[Problem to work on] Drop the pictures from the entries below, then reproduce the rest exactly.

[Stored data entries]
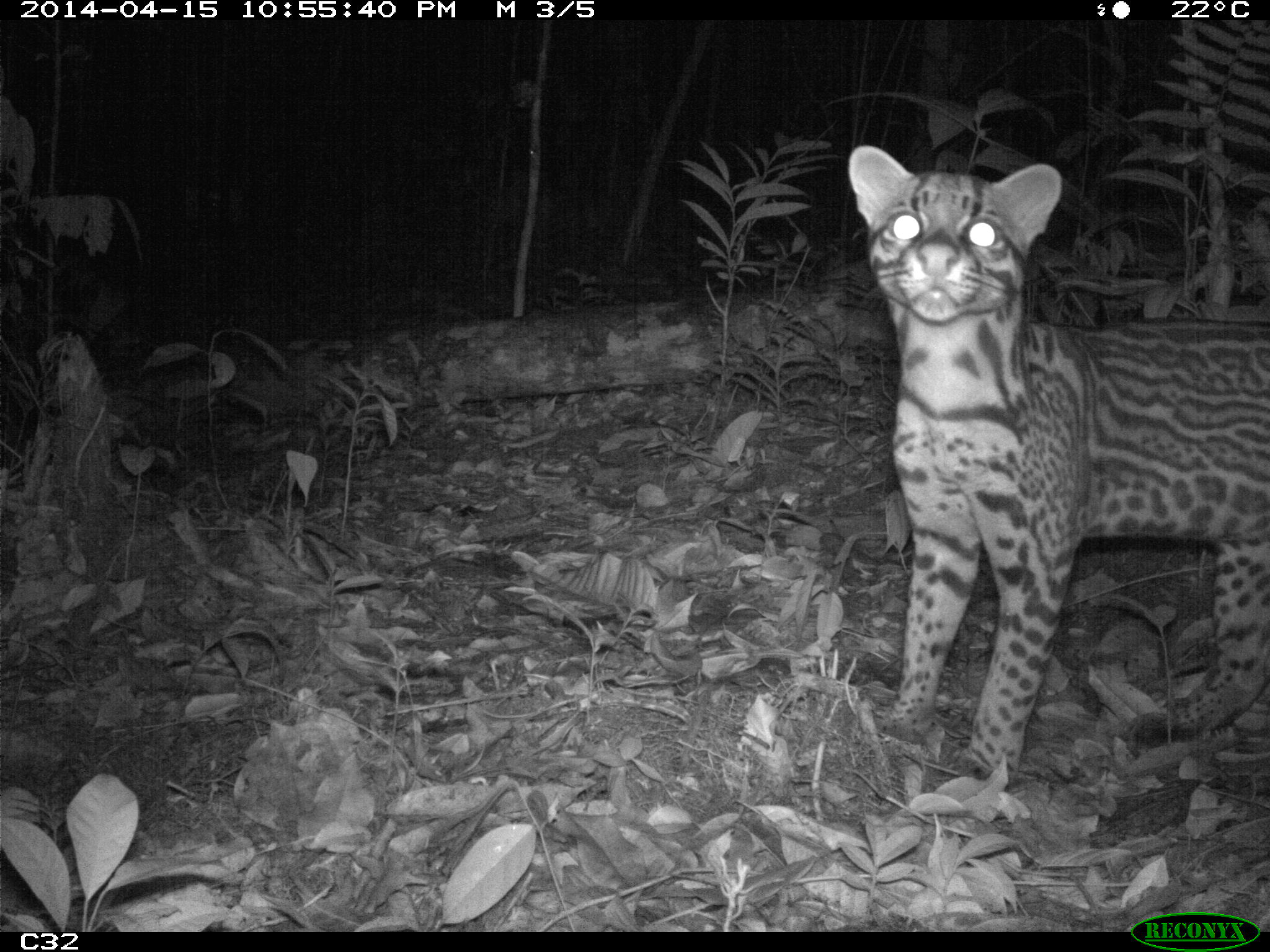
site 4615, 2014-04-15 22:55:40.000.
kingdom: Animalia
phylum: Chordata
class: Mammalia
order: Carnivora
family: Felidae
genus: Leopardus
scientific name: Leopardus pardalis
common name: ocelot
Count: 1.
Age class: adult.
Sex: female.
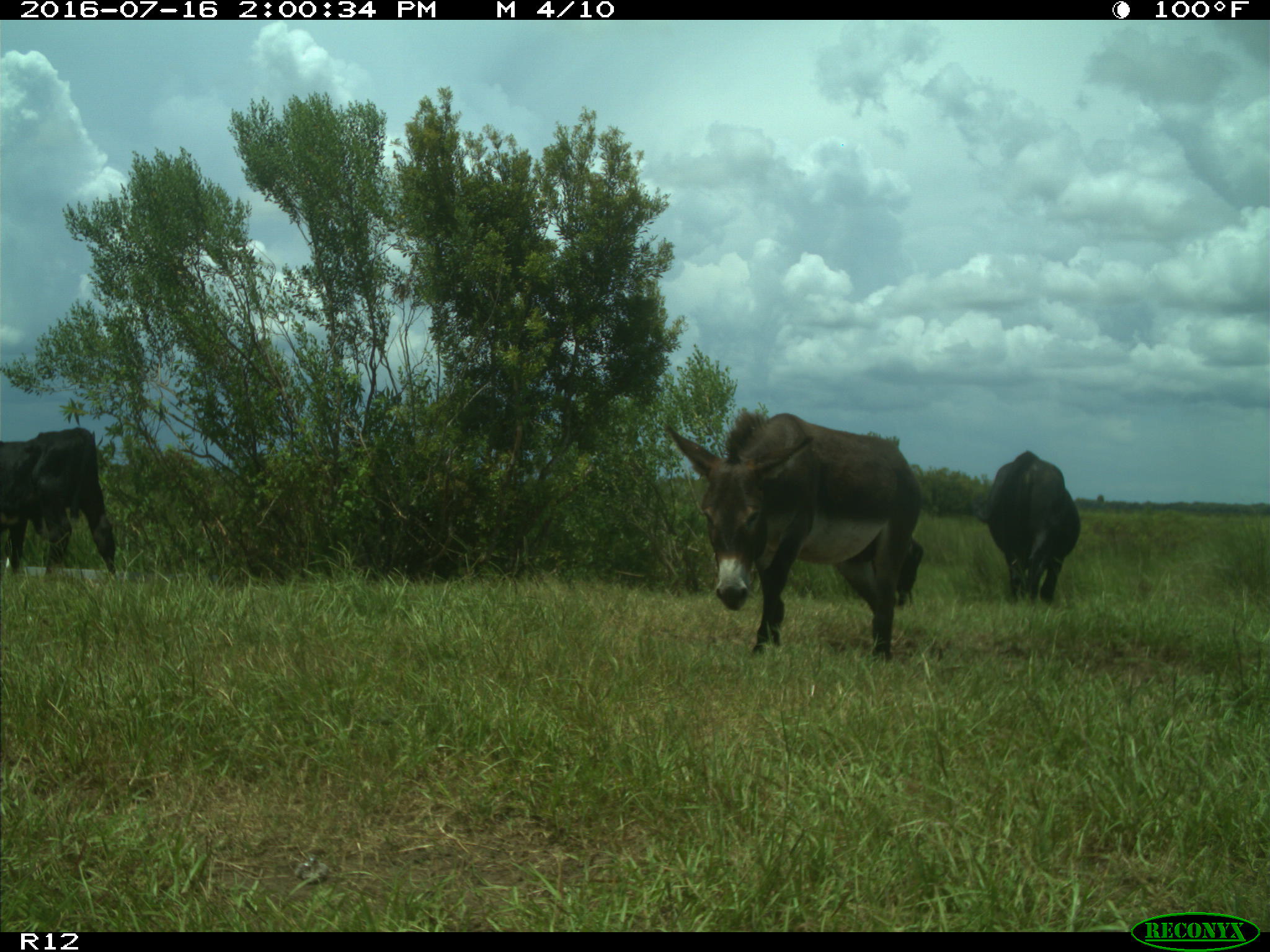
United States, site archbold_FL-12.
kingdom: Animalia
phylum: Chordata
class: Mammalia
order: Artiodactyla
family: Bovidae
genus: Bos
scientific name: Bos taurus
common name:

[Result]
site 4615, 2014-04-15 22:55:40.000.
kingdom: Animalia
phylum: Chordata
class: Mammalia
order: Carnivora
family: Felidae
genus: Leopardus
scientific name: Leopardus pardalis
common name: ocelot
Count: 1.
Age class: adult.
Sex: female.
United States, site archbold_FL-12.
kingdom: Animalia
phylum: Chordata
class: Mammalia
order: Artiodactyla
family: Bovidae
genus: Bos
scientific name: Bos taurus
common name:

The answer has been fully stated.